Modern stick grappling has seen a resurgence and growth since the 1970’s with Bruce Lee’s Jeet Kune Do and the influence of Dan Inosanto and his expertise in South East Asian Arts. One of those arts we have discussed in the past is Indonesian Silat, which contains diverse and sometimes unusual grappling methods. Filipino and Southeast Asian styles utilize influences from surrounding countries as well as from countries that once ruled them. What makes them so diverse is the crosstraining they incorporate along with heavy use of weapons. In the late 1980’s several of Dan Inosanto’s students formed Dog Brothers Martial Arts (DBMA) which was incorporated several stick fighting arts from South East Asia with grappling. The grappling aspects came from the root arts and also from The Original Brazilian Bad Boys (The Machado Brothers). They played a key role in the foundation of the Dog Brothers system of Martial Arts.

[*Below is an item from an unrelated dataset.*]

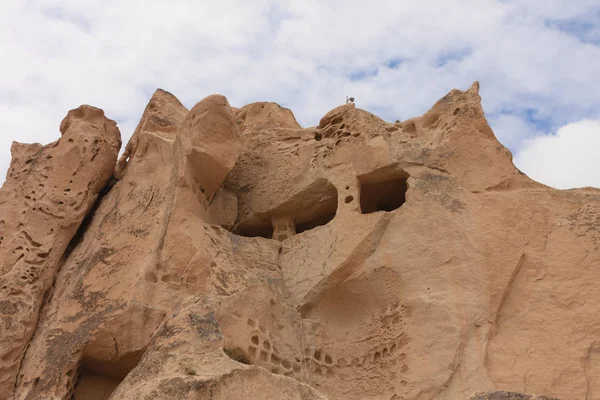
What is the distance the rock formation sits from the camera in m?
6.40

Take a look at the guys over at Orihinal Eskrima, they mix Filipino Arts with the fluidity of BJJ. Orihinal Eskrima describes themselves as “not a particular style, just a group that seeks to preserve the idea of the traditional Filipino Martial Arts.” Enjoy the combination of BJJ and Filipino martial arts!


  1. Don't forget Gene LaBell - the man literally invented a specialized grappling club. I think you can still buy em online somewhere.